I tried changing the binary_crossentropy to categorical_crossentropy but that did not work, I also changed the last dense layer from 1 to 14 but I keep getting this error: valueerror error when checking model expected shape (none, 10) but got array with shape(0, 44927)) . This is the code I am currently using: gist .
I also tried changed the training_samples and validation_samples from 2 to 44927 but that gave me the same error with different shapes, I still think the problem lies with this piece of code:
train_labels = np.array( [0] * (nb_train_samples / 2) + [1] * (nb_train_samples / 2)) validation_data = np.load(open('bottleneck_features_validation.npy')) validation_labels = np.array( [0] * (nb_validation_samples / 2) + [1] * (nb_validation_samples / 2))

Another problem might be that my 14 class training data is not evenly spread, I have classes with 6000 images and also classes with only a 1000 but I figured that would work fine because it worked on the first model too.

At this point I am unsure on what to try, I am willing to even change everything and follow an other tutorial if you guys can point me to one that uses image classification with the VGG16 model.

Kind regards,

Gertjan Brouwer

(David Gutman) #43

You need to one hot encode your labels (should be a 44k x 14 array of 1s and 0s).

You can code one yourself or use OneHotEncoder from sklearn.preprocessing (create instance and use the fit_transform method).

(oskar) #44

Hi - I’m pretty new to programming in python and don’t really understand everything.

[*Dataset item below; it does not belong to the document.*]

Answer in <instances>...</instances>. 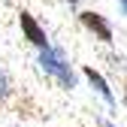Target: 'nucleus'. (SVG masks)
<instances>
[{"label": "nucleus", "instance_id": "9", "mask_svg": "<svg viewBox=\"0 0 127 127\" xmlns=\"http://www.w3.org/2000/svg\"><path fill=\"white\" fill-rule=\"evenodd\" d=\"M124 106H127V97H124Z\"/></svg>", "mask_w": 127, "mask_h": 127}, {"label": "nucleus", "instance_id": "3", "mask_svg": "<svg viewBox=\"0 0 127 127\" xmlns=\"http://www.w3.org/2000/svg\"><path fill=\"white\" fill-rule=\"evenodd\" d=\"M79 21H82V24H85L91 33L100 39V42H112V27H109V21L103 18L100 12L88 9V12H82V15H79Z\"/></svg>", "mask_w": 127, "mask_h": 127}, {"label": "nucleus", "instance_id": "5", "mask_svg": "<svg viewBox=\"0 0 127 127\" xmlns=\"http://www.w3.org/2000/svg\"><path fill=\"white\" fill-rule=\"evenodd\" d=\"M9 91H12L9 76H6V70H3V67H0V100H6V97H9Z\"/></svg>", "mask_w": 127, "mask_h": 127}, {"label": "nucleus", "instance_id": "4", "mask_svg": "<svg viewBox=\"0 0 127 127\" xmlns=\"http://www.w3.org/2000/svg\"><path fill=\"white\" fill-rule=\"evenodd\" d=\"M82 73H85V79L91 82V88L97 91V94H100V97H103L109 106H115V94H112V88H109V82H106V79H103L97 70H94V67H85Z\"/></svg>", "mask_w": 127, "mask_h": 127}, {"label": "nucleus", "instance_id": "8", "mask_svg": "<svg viewBox=\"0 0 127 127\" xmlns=\"http://www.w3.org/2000/svg\"><path fill=\"white\" fill-rule=\"evenodd\" d=\"M64 3H79V0H64Z\"/></svg>", "mask_w": 127, "mask_h": 127}, {"label": "nucleus", "instance_id": "6", "mask_svg": "<svg viewBox=\"0 0 127 127\" xmlns=\"http://www.w3.org/2000/svg\"><path fill=\"white\" fill-rule=\"evenodd\" d=\"M100 127H115V124L112 121H100Z\"/></svg>", "mask_w": 127, "mask_h": 127}, {"label": "nucleus", "instance_id": "2", "mask_svg": "<svg viewBox=\"0 0 127 127\" xmlns=\"http://www.w3.org/2000/svg\"><path fill=\"white\" fill-rule=\"evenodd\" d=\"M18 24H21V33H24V39H27L30 45H36L39 52L49 49V36H45V30L36 24V18H33L30 12H18Z\"/></svg>", "mask_w": 127, "mask_h": 127}, {"label": "nucleus", "instance_id": "1", "mask_svg": "<svg viewBox=\"0 0 127 127\" xmlns=\"http://www.w3.org/2000/svg\"><path fill=\"white\" fill-rule=\"evenodd\" d=\"M39 67L49 73L52 79H58L61 82V88H76V76H73V70H70V64L64 61V55L58 52V49H42L39 52Z\"/></svg>", "mask_w": 127, "mask_h": 127}, {"label": "nucleus", "instance_id": "7", "mask_svg": "<svg viewBox=\"0 0 127 127\" xmlns=\"http://www.w3.org/2000/svg\"><path fill=\"white\" fill-rule=\"evenodd\" d=\"M121 9H124V12H127V0H121Z\"/></svg>", "mask_w": 127, "mask_h": 127}]
</instances>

Maybe someone can help :slight_smile:
When I called vgg.get_batches(…), I get the batches, but how do I know what these batches exactly are? What are all the properties of the batches (e.g how would I know that you can access filenames through the batches)?

(Corbin Albert) #45

@oskar, my recommendation would be to follow the code down the trail.

So in your jupyter notebook, after you have imported utils, make a new code line and run the following: ??get_batches

This is going to show you that it is returning a gen.flow_from_directory object. What is gen? Let’s look in the arguments to the function. Looks like it’s an image.ImageDataGenerator(). So now in your python notebook, you can type in ??image.ImageDataGenerator.flow_from_directory and run the code. You’ll find it returns a DirectoryIterator.

Well damn, what the hell is that? Time to bust out the ol’ trusty google. Searching ‘DirectoryIterator Keras’ will point you to the top link:, which is the actual method. You could have run ??image.DirectoryIterator in your jupyter notebook, but there was not an imediately easy way to know it would belong to image and not image.ImageDataGenerator or what-have-you.

If you go to line 893, you’ll find the Directory Iterator, with all the attributes you could ever hope to know about! And that is, eventually, what get_batches returns to you.

Hope this helps, let me know if anything is still unclear!

(oskar) #46

@corbin, thank you for the answer, this helps a lot.

(Tait Larson) #48

This happens when you accidentally install Keras 2 instead of Keras 1.2.